Logic in a time of coronavirus.

CONGRUENCE (molecular biology). Rehman SU et al. Evolutionary trajectory for the emergence of novel coronavirus SARS-CoV-2. Pathogens 2020, 9 (3) pii: E240. This study used whole genome sequencing to show how SARS-CoV-2 is the likely descendant of bat SARS viruses, and uses mutation and recombination events in parts of the viral genome to change envelope, membrane, nucleocapsid and spike glycoproteins to become a novel infectious agent. Multiple recombinations in the S gene were detected. These are thought to improve survival and adapt to a human host.

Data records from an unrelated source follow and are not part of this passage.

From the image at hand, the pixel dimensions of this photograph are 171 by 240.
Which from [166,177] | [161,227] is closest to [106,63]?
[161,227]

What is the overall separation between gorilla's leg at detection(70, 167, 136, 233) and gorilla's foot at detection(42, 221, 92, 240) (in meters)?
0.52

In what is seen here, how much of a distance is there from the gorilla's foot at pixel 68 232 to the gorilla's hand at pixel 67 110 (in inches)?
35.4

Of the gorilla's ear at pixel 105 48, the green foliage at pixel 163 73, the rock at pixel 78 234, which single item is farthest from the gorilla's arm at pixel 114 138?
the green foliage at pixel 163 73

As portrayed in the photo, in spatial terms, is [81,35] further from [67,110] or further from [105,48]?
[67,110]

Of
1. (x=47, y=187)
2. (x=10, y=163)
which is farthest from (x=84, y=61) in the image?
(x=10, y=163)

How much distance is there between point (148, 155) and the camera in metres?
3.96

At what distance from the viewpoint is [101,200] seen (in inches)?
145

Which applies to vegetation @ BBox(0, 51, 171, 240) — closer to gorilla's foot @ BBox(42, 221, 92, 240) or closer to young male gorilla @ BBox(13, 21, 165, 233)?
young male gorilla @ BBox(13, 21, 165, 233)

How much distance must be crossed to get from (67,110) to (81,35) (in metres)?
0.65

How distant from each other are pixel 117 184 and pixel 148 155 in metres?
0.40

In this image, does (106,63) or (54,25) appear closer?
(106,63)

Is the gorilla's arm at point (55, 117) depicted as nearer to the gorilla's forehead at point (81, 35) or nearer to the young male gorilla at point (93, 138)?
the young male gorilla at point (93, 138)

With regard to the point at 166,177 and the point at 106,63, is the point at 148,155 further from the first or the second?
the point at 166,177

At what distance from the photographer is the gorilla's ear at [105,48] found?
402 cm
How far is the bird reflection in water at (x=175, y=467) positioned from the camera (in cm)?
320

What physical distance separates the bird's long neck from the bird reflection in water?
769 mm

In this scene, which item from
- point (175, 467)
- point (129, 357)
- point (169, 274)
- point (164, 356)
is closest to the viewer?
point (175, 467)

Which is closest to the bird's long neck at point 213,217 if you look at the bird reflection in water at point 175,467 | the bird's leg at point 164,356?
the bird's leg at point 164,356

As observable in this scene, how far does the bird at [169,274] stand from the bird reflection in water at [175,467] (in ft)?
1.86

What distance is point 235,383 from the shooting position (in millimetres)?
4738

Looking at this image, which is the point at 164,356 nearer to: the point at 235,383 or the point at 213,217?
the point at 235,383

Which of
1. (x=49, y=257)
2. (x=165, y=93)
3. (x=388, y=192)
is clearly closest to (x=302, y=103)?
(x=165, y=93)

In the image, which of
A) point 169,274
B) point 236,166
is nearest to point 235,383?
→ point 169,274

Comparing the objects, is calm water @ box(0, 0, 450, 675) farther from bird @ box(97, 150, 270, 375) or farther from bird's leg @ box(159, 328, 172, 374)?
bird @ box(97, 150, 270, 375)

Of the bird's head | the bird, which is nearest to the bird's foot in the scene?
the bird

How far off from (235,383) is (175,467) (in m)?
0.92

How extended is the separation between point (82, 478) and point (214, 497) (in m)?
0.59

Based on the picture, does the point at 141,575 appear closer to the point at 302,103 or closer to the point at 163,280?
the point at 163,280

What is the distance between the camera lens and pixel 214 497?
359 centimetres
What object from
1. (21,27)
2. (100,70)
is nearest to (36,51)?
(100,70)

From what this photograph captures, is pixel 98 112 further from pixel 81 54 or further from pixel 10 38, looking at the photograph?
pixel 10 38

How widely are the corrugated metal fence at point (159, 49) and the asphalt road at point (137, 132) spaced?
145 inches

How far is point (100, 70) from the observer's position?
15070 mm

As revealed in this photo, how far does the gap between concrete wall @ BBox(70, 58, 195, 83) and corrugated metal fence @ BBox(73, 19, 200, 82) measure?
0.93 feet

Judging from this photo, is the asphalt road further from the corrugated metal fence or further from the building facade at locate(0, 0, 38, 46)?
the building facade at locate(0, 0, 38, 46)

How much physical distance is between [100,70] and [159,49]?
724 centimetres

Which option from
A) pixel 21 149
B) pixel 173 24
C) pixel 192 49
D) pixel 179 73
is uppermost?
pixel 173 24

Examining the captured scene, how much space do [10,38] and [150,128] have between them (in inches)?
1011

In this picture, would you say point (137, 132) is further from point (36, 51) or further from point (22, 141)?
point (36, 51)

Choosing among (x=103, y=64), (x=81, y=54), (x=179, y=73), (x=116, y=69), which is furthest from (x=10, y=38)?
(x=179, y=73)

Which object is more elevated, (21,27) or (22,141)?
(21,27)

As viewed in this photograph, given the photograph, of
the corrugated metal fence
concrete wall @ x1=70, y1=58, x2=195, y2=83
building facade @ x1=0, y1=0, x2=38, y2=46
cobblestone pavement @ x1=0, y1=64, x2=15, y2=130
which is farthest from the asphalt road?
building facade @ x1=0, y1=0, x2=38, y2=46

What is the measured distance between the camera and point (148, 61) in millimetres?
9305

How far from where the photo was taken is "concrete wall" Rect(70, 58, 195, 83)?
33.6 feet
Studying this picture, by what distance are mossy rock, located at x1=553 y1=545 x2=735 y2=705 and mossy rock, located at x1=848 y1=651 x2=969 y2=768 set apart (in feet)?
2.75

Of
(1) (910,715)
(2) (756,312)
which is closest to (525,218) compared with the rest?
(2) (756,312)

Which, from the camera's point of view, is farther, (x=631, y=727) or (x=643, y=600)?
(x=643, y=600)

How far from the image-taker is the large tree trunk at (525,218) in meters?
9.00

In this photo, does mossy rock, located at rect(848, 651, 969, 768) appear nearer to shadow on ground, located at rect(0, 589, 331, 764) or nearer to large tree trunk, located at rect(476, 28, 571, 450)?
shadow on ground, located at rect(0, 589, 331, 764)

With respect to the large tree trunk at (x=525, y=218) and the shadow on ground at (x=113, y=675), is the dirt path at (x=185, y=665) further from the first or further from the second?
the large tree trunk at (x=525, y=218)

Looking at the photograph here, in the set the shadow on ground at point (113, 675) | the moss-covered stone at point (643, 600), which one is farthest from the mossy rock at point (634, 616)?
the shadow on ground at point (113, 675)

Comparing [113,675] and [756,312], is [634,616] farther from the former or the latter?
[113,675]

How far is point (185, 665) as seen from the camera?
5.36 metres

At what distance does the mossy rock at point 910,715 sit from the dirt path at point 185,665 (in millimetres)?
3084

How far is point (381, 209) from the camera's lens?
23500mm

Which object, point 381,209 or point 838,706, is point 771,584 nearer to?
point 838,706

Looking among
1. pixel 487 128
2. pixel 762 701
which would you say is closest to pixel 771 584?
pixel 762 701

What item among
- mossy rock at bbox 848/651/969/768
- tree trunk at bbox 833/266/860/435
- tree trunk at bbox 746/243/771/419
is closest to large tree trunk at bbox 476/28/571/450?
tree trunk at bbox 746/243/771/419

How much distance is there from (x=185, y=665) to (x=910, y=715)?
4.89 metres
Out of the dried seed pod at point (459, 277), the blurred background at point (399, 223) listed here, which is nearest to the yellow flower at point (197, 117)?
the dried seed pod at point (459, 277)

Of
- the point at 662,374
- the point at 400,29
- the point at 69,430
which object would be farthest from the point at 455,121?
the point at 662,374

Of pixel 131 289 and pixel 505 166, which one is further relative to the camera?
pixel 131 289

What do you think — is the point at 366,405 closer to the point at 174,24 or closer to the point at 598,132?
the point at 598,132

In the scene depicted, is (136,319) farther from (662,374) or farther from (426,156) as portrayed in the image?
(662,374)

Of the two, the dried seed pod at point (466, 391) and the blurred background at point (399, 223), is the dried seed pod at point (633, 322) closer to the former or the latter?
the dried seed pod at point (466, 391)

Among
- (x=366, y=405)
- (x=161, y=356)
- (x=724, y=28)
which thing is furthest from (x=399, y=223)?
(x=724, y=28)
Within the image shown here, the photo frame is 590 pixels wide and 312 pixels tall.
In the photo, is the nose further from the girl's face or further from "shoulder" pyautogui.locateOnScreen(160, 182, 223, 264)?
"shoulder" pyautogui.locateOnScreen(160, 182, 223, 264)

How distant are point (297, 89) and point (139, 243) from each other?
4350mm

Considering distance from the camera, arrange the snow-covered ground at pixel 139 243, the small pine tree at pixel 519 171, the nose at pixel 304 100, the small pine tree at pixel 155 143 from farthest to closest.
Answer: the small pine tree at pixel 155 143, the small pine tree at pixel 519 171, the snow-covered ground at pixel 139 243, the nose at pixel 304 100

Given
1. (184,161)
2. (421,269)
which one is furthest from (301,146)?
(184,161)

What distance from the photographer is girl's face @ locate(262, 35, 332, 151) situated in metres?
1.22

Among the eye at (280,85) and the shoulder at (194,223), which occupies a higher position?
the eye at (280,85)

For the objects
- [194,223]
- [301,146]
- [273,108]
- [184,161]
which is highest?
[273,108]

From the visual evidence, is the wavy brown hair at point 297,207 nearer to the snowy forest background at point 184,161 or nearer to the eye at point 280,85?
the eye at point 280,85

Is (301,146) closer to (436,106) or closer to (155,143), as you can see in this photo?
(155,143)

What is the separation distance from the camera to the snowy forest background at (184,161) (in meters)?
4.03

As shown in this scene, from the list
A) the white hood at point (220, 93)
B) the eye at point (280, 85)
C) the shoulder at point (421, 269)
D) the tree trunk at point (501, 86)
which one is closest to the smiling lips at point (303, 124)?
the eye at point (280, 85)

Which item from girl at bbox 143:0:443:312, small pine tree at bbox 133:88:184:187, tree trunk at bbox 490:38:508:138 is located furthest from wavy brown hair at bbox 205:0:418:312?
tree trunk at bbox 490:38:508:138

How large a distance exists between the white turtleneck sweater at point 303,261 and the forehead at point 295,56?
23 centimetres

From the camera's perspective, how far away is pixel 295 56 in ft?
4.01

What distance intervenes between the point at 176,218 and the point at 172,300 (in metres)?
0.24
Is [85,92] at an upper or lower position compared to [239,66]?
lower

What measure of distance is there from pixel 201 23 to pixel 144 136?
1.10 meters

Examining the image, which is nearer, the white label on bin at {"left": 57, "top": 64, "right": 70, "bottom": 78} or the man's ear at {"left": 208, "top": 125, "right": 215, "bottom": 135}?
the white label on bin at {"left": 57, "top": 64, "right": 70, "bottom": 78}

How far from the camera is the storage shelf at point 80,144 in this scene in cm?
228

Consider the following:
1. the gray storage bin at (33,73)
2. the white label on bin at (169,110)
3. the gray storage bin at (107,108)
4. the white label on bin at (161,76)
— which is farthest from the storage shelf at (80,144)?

CONSISTENCY (case clusters). Chan JF et al. A familial cluster of pneumonia associated with the 2019 novel coronavirus indicating person-to-person transmission: a study of a family cluster. Lancet 2020; 395: 514-23. This a key case-cluster report from Wuhan in the early stages of the pandemic, and therefore a good place to start assessing the consistency of clinico-pathological and epidemiological features in subsequent clusters.

CUMULATIVE DISSONANCE (mechanism of pathogenesis). Hoffmann M et al. SARS-CoV-2 Cell Entry Depends on ACE2 and TMPRSS2 and Is Blocked by a Clinically Proven Protease Inhibitor. Cell. 2020 Mar 4. pii: S0092-8674(20)30229-4. Entry of SARS-CoV-2 relies on binding of viral spike proteins to cell surface receptors and subsequent priming by enzymes called proteases. This could help identify possible future treatments. This study showed that SARS-CoV-2 uses an ACE2 receptor to enter mammalian cells and then primes its spike protein with a protease. The study also showed that serum from convalescent patients neutralised SARS-2-S-driven cell entry.

CURTAILMENT (targeted countermeasures). Peto J. COVID-19 mass testing facilities could end the epidemic rapidly. BMJ 2020; 368: m1163. This is an interesting proposition that mass screening, performed on more than one occasion could be used to bring the UK’s national COVID-19 epidemic to an end more quickly and cheaply than a vaccine. The argument revolves around using RT-PCR assays as the key enabler for mass rapid diagnosis and subsequent control.